- _Teks yang Diberikan_
★ ★ ★

Ada orang yang memiliki teman, relasi kerja, rekan bisnis yang banyak dan bejibun. Tetapi ketika ia ditanya tentang sahabat, tak satupun nama yang tersebut dari bibirnya. Ada juga orang  yang memiliki musuh yang banyak, haters yang tidak bersahabat. Namun ketika diminta berbicara mengenai sahabatnya, ia bukan hanya menyebut nama, malah ia hadirkan sosok yang bernama sahabat itu. Kau termasuk yang mana? Aah, semoga tidak keduanya ya. Semoga Allah memasukkan kita kepada orang yang memiliki banyak teman, relasi kerja, rekan bisnis, banyak sahabat serta tidak ada musuh. Oh, what a beautiful world!

Bagiku, sahabat adalah kata lain dari keluarga atau saudara. Mereka hadir tanpa dipinta. Mereka datang tanpa diundang. Bahkan mereka membersamai kita tanpa perjanjian. Tidak ada akad bahwa jika aku sukses maka aku akan mendompleng kesuksesanmu dalam sebuah persahabatan. Ia benar-benar sebuah ikatan tulus nan mulia. Tak perlu syarat tertentu untuk menjadi seorang sahabat.

Dan begitulah mereka yang berada di foto ini. Mereka adalah orang yang Allah kirimkan kepadaku untuk menjadi orang yang membersamaiku. Mereka datang tanpa ada syarat bahwa aku harus ini dulu harus itu dulu. Merekalah yang kemudian menjadi sosok yang aku sebut dengan Sahabat.

★ ★ ★

- _Butir dataset_
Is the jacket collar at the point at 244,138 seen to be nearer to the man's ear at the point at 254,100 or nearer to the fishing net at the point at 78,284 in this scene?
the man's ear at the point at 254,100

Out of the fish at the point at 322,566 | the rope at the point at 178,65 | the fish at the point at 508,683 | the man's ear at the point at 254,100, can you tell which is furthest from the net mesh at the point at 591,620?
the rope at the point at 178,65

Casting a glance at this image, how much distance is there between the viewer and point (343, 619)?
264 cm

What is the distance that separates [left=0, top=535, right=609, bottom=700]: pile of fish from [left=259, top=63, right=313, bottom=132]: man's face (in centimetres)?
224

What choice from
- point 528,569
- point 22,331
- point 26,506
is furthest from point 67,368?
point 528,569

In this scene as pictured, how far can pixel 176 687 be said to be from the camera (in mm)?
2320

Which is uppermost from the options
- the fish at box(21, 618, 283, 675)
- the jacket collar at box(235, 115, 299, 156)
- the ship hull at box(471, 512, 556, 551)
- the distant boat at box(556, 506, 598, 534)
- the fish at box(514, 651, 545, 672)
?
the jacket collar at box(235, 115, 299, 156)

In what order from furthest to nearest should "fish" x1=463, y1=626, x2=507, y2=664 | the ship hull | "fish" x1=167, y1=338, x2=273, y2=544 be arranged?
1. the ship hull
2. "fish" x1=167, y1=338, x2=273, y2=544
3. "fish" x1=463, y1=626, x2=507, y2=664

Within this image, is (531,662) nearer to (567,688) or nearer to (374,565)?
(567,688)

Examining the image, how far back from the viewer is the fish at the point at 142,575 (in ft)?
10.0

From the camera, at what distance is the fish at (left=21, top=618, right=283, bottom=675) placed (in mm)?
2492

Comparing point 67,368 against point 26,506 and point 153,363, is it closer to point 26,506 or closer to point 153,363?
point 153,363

★ ★ ★

- _Tujuan_
**a)** Tuliskan kembali baris-baris daftar mulai dari baris yang memuat "From the camera, at" dan berakhir pada baris terakhir daftar, termasuk pertanyaannya. Tambahkan 53 pada setiap angka di dalam jawaban, baik jarak maupun koordinat.
**b)** Lanjutkan tulisan tentang sahabat di atas mulai setelah kalimat terakhirnya.

- _Jawaban_
**a)**
From the camera, at what distance is the fish at (left=21, top=618, right=283, bottom=675) placed (in mm)?
2545

Comparing point 67,368 against point 26,506 and point 153,363, is it closer to point 26,506 or closer to point 153,363?
point 206,416

**b)**
Merekalah yang mengisi sepanjang keseharianku selama berada di kota Metropolitan ini. Ahh, tentunya tak terbayangkan bagi seorang anak kampung yang akhirnya menginjakkan kaki dan menetap di sebuah kota yang termasuk kota besar di Indonesia. Bukan hal yang mudah bagiku untuk menyesuaikan diri ketika pertama kali di kota ini. Gaya bicara yang terkesan tegas dan blak-blakan menimbulkan shock batin. Merekalah yang kemudian mengajariku menanggapinya. Banyaknya angkot dengan berbagai warna dan nomor di jalanan kota Medan kerap kali membuatku bingung bahkan lupa aku harus naik angkot nomor berapa ya?. Dan merekalah yang membuat daftar angkot plus dengan rutenya. Mereka juga yang siap angkat telpon ketika satu hari aku tersesat dan bingung harus naik angkot yang mana.

Mereka juga yang melengkapi bahagiaku. Mengajakku berkeliling kota Medan yang benar-benar aku tak tahu. Menikmati berbagai kuliner Medan yang katanya enak. Selalu bertandang ke kos-kosan ku ketika aku bilang suntuk nih. Aah, mereka adalah alasan kenapa aku masih berbahagia dan menikmati hidup di kota Metropolitan ini. Mereka jugalah yang menutupi segala kesedihan dan lukaku. Menghapus air mata ketika judul proposal thesis ditolak pembimbing. Mendengarkan dengan legowo semua keluh kesahku. Menjadi bahu tempat aku bersandar ketika aku butuh seseorang yang menguatkan. Mereka benar-benar membalut luka ku dengan rapi, tanpa sakit, tanpa perih.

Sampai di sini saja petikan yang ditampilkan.